→ **WHAT YOU WILL DO**
Copy the whole listing below line for line, with no changes.

→ **MATERIAL**

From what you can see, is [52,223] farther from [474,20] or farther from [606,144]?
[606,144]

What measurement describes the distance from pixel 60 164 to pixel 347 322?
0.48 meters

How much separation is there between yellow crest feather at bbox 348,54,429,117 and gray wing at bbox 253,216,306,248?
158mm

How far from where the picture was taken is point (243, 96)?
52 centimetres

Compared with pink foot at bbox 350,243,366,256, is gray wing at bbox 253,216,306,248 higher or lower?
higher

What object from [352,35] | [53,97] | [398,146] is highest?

→ **TASK RESPONSE**
From what you can see, is [52,223] farther from [474,20] or farther from [606,144]?
[606,144]

What measurement describes the distance from pixel 60 164 to pixel 347 322?
0.48 meters

How much separation is there between yellow crest feather at bbox 348,54,429,117 and gray wing at bbox 253,216,306,248?
158mm

How far from where the picture was taken is point (243, 96)?
52 centimetres

Compared with pink foot at bbox 350,243,366,256, is gray wing at bbox 253,216,306,248 higher or lower?
higher

What object from [352,35] | [53,97] | [398,146] is highest?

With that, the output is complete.